- **TASK MATERIAL**:
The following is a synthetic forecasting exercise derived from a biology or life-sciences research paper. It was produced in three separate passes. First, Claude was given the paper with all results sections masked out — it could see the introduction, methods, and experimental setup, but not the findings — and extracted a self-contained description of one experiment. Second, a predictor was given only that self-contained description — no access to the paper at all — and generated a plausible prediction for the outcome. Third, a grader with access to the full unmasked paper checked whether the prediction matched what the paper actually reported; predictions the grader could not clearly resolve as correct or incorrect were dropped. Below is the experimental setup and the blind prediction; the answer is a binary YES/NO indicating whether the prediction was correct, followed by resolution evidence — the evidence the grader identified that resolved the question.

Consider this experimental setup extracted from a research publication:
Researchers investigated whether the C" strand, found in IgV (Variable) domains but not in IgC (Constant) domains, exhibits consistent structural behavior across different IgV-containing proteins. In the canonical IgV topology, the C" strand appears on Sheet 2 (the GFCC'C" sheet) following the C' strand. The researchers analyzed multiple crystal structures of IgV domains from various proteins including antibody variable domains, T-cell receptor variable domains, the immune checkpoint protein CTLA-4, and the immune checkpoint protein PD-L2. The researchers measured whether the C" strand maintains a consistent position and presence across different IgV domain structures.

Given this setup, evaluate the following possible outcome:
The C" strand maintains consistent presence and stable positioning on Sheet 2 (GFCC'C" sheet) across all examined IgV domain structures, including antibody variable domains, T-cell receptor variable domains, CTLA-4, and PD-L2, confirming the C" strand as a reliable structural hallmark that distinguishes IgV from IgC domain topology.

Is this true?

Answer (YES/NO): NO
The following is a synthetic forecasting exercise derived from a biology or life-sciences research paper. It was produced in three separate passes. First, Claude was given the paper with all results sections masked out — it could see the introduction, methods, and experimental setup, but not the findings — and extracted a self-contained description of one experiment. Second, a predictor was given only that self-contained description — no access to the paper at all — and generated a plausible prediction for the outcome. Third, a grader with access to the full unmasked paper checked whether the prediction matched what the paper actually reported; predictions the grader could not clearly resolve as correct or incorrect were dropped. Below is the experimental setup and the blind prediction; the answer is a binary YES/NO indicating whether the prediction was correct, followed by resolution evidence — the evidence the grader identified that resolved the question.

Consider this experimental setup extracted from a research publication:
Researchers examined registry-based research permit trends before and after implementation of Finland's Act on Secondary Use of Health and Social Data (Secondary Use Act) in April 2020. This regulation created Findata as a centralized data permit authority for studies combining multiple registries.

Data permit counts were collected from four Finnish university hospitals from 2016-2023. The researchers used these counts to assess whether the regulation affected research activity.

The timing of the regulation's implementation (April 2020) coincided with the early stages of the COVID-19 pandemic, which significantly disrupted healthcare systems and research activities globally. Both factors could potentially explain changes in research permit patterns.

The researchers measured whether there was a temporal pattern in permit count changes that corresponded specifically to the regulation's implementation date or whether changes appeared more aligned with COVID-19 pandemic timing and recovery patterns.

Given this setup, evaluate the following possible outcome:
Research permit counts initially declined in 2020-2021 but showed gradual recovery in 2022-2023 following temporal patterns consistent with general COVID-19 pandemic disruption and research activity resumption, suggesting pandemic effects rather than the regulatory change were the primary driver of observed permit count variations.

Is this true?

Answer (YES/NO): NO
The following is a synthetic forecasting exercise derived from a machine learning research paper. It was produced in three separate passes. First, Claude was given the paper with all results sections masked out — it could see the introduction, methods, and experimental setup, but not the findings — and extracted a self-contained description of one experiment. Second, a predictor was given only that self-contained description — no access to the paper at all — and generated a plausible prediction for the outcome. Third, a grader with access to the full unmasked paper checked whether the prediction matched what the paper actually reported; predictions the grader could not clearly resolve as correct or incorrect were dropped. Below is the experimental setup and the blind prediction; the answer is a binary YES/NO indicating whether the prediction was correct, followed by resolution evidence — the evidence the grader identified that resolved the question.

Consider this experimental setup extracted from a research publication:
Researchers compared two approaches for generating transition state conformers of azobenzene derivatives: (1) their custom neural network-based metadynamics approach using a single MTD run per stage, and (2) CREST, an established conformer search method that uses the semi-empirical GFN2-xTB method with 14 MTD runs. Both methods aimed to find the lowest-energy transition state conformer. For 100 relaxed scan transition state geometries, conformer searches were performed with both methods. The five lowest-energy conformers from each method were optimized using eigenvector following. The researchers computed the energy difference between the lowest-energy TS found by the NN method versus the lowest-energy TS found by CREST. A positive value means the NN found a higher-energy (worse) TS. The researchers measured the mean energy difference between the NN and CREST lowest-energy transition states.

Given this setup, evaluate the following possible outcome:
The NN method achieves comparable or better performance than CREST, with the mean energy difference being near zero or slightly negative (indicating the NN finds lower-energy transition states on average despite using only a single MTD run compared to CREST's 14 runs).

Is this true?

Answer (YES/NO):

- **WHAT IS NEEDED**:
Go through the records above and return each line in which the word "changes" occurs.

- **ANSWER TO THIS TASK**:
The timing of the regulation's implementation (April 2020) coincided with the early stages of the COVID-19 pandemic, which significantly disrupted healthcare systems and research activities globally. Both factors could potentially explain changes in research permit patterns.
The researchers measured whether there was a temporal pattern in permit count changes that corresponded specifically to the regulation's implementation date or whether changes appeared more aligned with COVID-19 pandemic timing and recovery patterns.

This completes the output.